→ **Your goal**: Write out again only the lines running from the one that contains "Considering the grassy" to the end of the records below, including both the first and the last.

---*---

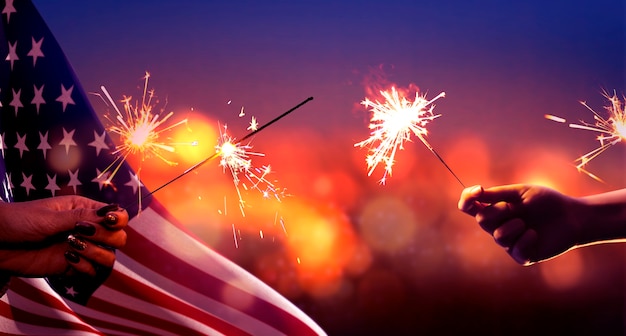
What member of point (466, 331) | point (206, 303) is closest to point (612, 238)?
point (206, 303)

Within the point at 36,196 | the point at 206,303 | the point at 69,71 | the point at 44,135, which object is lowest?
the point at 206,303

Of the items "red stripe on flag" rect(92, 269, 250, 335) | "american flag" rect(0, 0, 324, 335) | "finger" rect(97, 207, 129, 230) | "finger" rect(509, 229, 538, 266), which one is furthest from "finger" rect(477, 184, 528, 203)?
"red stripe on flag" rect(92, 269, 250, 335)

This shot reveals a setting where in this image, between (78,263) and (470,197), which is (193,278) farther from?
(470,197)

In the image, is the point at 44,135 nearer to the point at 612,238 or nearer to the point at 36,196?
the point at 36,196

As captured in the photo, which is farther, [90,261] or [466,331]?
[466,331]

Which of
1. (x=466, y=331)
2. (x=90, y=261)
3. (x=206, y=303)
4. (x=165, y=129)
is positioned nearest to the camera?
(x=90, y=261)

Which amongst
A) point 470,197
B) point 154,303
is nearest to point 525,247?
point 470,197

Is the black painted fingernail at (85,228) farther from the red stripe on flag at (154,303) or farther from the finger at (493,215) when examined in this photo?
the finger at (493,215)

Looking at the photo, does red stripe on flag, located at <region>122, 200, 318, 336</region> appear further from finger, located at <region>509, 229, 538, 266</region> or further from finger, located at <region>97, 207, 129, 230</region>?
finger, located at <region>509, 229, 538, 266</region>
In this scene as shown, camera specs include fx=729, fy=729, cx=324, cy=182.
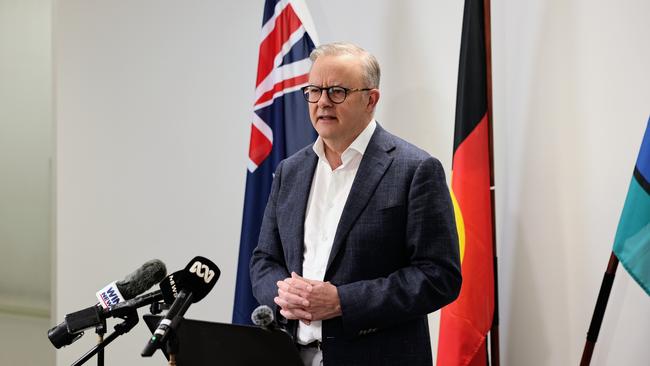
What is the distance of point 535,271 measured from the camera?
2.75 metres

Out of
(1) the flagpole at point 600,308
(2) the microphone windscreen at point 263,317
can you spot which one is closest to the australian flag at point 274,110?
(1) the flagpole at point 600,308

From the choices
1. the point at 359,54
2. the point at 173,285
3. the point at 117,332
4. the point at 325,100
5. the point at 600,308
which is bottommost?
the point at 600,308

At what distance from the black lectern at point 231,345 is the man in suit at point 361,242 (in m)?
0.30

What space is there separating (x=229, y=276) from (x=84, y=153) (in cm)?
117

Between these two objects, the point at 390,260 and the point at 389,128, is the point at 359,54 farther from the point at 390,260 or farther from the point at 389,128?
the point at 389,128

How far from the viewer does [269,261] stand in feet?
7.16

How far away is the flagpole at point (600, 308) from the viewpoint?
230 cm

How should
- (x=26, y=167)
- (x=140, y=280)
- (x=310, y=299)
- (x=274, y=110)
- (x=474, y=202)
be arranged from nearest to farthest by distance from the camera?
1. (x=140, y=280)
2. (x=310, y=299)
3. (x=474, y=202)
4. (x=274, y=110)
5. (x=26, y=167)

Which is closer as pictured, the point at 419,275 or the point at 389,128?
the point at 419,275

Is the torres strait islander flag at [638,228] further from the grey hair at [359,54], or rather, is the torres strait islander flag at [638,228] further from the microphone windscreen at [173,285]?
the microphone windscreen at [173,285]

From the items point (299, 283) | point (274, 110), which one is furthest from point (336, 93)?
point (274, 110)

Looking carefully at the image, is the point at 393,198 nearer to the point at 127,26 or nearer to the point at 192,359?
the point at 192,359

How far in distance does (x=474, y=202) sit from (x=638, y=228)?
590mm

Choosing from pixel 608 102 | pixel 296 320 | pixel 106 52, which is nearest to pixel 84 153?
pixel 106 52
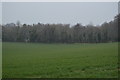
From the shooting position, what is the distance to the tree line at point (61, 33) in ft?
184

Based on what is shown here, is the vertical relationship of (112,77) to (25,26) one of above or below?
below

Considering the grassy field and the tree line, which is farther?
the tree line

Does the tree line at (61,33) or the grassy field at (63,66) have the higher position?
the tree line at (61,33)

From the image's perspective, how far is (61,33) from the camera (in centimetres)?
6462

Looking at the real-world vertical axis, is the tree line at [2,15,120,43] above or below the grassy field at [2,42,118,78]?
above

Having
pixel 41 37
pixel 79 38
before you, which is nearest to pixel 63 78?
pixel 41 37

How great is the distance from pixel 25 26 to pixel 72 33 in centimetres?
1564

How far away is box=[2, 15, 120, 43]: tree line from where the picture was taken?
5612 centimetres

---*---

→ **Answer to the task**:
Considering the grassy field and the tree line, which is farther?
the tree line

Does the tree line at (61,33) or the grassy field at (63,66) have the higher position?
the tree line at (61,33)

From the image's perspective, how far is (61,33) from the camera (in centimetres)?
6462

Looking at the real-world vertical axis, is the tree line at [2,15,120,43] above or below the grassy field at [2,42,118,78]?
above

Having
pixel 41 37
pixel 79 38
before you, which is nearest to pixel 63 78?
pixel 41 37

How great is the distance from pixel 25 26 to pixel 72 33 in centimetres?
1564

How far away is box=[2, 15, 120, 43]: tree line from where the picture was taken?
5612 centimetres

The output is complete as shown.